Divorce is a Verb.

“How long have you been divorced?”

My answer’s rote: separated for almost six years, divorced for four and a half.

Until now, I’ve considered my divorce a noun. Aside from the administrative actions: filing of paperwork and the official stamping of a dissolution date, it’s been a thing of the past. Done. Final.

And then–last week I received the title report (for the sale of my home).

There was a comma after my name. I’m used to seeing my yoga credentials follow me around, but not this, not, Husband and Wife.

My throat fell into my gut. I haven’t seen those words associated with me in years.

I sobered up in that moment. Denial walked out. Reality walked in; I’m divorcing, still. I’m grieving, still.

It hit me: I don’t think I ever really grieved my divorce, because, I’ve still been in it, in my marriage, in this home, surrounded by these memories, even though that life left over half a decade ago.

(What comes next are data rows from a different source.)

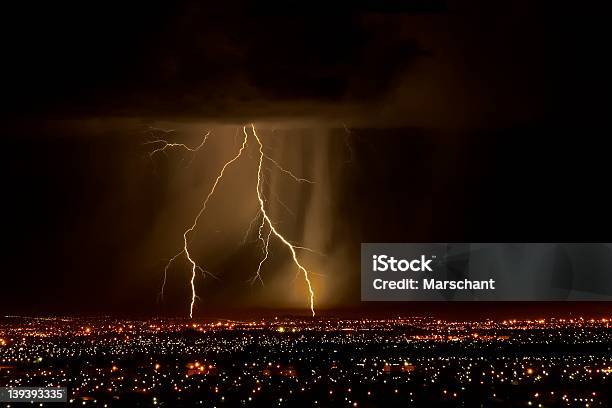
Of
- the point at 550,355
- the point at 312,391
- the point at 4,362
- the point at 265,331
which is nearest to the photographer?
the point at 312,391

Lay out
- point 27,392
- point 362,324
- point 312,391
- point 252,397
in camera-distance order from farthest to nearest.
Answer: point 362,324, point 312,391, point 252,397, point 27,392

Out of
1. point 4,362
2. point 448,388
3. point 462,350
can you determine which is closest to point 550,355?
point 462,350

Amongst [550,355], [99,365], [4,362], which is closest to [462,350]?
[550,355]

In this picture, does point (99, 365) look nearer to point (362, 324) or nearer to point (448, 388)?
point (448, 388)

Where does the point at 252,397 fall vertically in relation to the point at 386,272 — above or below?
below

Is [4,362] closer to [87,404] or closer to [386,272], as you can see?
[87,404]

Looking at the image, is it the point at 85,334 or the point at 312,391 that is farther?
the point at 85,334
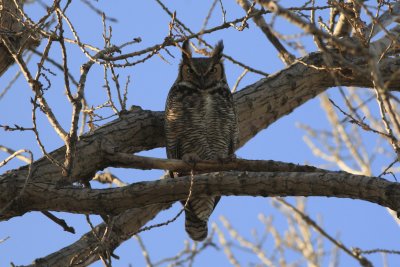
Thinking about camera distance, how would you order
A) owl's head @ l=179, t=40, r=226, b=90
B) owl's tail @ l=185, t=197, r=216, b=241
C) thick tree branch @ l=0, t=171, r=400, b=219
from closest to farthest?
1. thick tree branch @ l=0, t=171, r=400, b=219
2. owl's tail @ l=185, t=197, r=216, b=241
3. owl's head @ l=179, t=40, r=226, b=90

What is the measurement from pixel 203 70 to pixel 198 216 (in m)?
1.20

Divorce is a process, a verb that acts up when it’s least expected: in a piece of paper, or in a picture that falls out of a book salvaged from the innards of a cabinet.

My reality is this:

I’m in it, still: in the process of divorcing my old life. I’m grieving a death, not only the death of my marriage, but the death of my identity, too: of who I was, once upon a time. ~Rebecca


2 thoughts on “Divorce is a Verb.

  1. Thankyou Rebecca for your article about Loving Divorce
    It has been deeply helpful to me in approaching and finally deciding to separate from my marriage of 18 yrs. Nic and I are,so far, continuing to love each other through this process which is so much better for us both and for our three boys.
    I am still very much grieving but it helps.